Depending on the image size, this can easily add some undesired bloat to your datasets, though. In general, I’d always recommend keeping a "text" key containing the original string in addition to the "html" property. This way, you’ll always be able to relate the generated HTML back to the original text. (It’ll also make debugging easier if something goes wrong during conversion.)

Absolutely!

I’ll look into adding a __len__ method if possible. StackExchange provides their data as 7zip Archives using the Bzip2 compression algorithm for individual files. While most files in the archive are small enough to read entirely into memory, a few are truly massive once decompressed (10Gb - 60 Gb). This is why I went with a streaming approach, but it also makes calculating a length more difficult.

Also, I’m still working on a way to work with the 7z archive directly, so that the user doesn’t have to decompress the individual files first. This would also allow for combining the posts with the relevant comments. It’s the 7z archive format I’m wrestling with at the moment. Once I get that figured out, it should be relatively easy to add the ability to stream in the decompressed xml files for parsing.

I’ll go ahead and add an HTML property to the output stream. Eventually I’ll get around to figuring out how to use custom HTML templates with Prodigy. But it’s a simple add that may come in handy for someone else.

Finally, how would you like to work with my code? I’m planning on pushing it to a public Github repository and versioning changes moving forward. Does this work for you?

Thanks again for your work on these excellent tools.

Okay cool – I’ll get a contributor agreement ready. Something simple like the spaCy Contributor Agreement should probably do.

Yes, this makes a lot of sense and we definitely prefer the streaming approach. Don’t bother with the __len__ if it means actually counting the texts – it only makes sense if, say, the headers exposed a total count that was easy to extract upfront. For very large corpora like this, using the total length to calculate the progress isn’t that useful anyways, since you likely won’t be annotating the whole thing at once. It’s much more important that Prodigy is able to present the first tasks for annotation as quickly as possible.

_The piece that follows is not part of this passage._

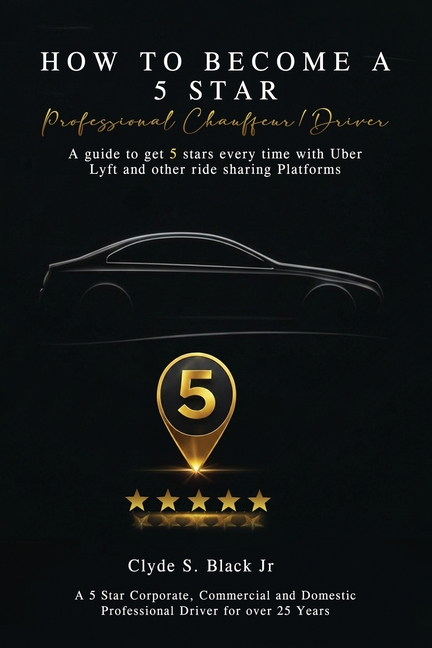 How to Become a 5 Star: Professional Chauffeur/Driver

I just had another idea for the LaTex / mathematical markup conversion: Instead of including this with the loader, you could also make it a preprocessor function that wraps a stream – like the built-in split_sentences or fetch_images (which converts all images, paths and URLs in the stream to data URIs). This would let you and others reuse the function with other loaders and and streams from different sources.

def add_latex_html(stream):  # maybe needs a better name?
    for eg in stream:  # iterate over the examples
        # convert the example text to HTML and replace markup, if found
        html = CONVERT_TEXT_TO_HTML_WITH_IMAGES(eg['text'])
        eg['html'] = html  # add a html key to the task
        yield eg

The preprocessor could then be used like this:

stream = JSONL('/path/to/your_data.jsonl')  # or any other loader
stream = add_latex_html(stream)

Yes, this sounds good! We’re also working on getting a prodigy-recipes repository up (see here) – this should hopefully make it easier for users to contribute to the built-in recipes, and share their custom recipes and helper functions with the community.

Thanks again for your great work :pray:

@ines Sorry for the late response, I was in an accident and have been recovering.

Here is my code repo.

While I’m laid up in bed I’ll see if I can get a functioning LaTex conversion function.

@clrogers Aw, sorry to hear – hope you’re feeling better soon! :tulip:

And thanks so much for sharing your code, this looks really nice. Can’t wait to try it out!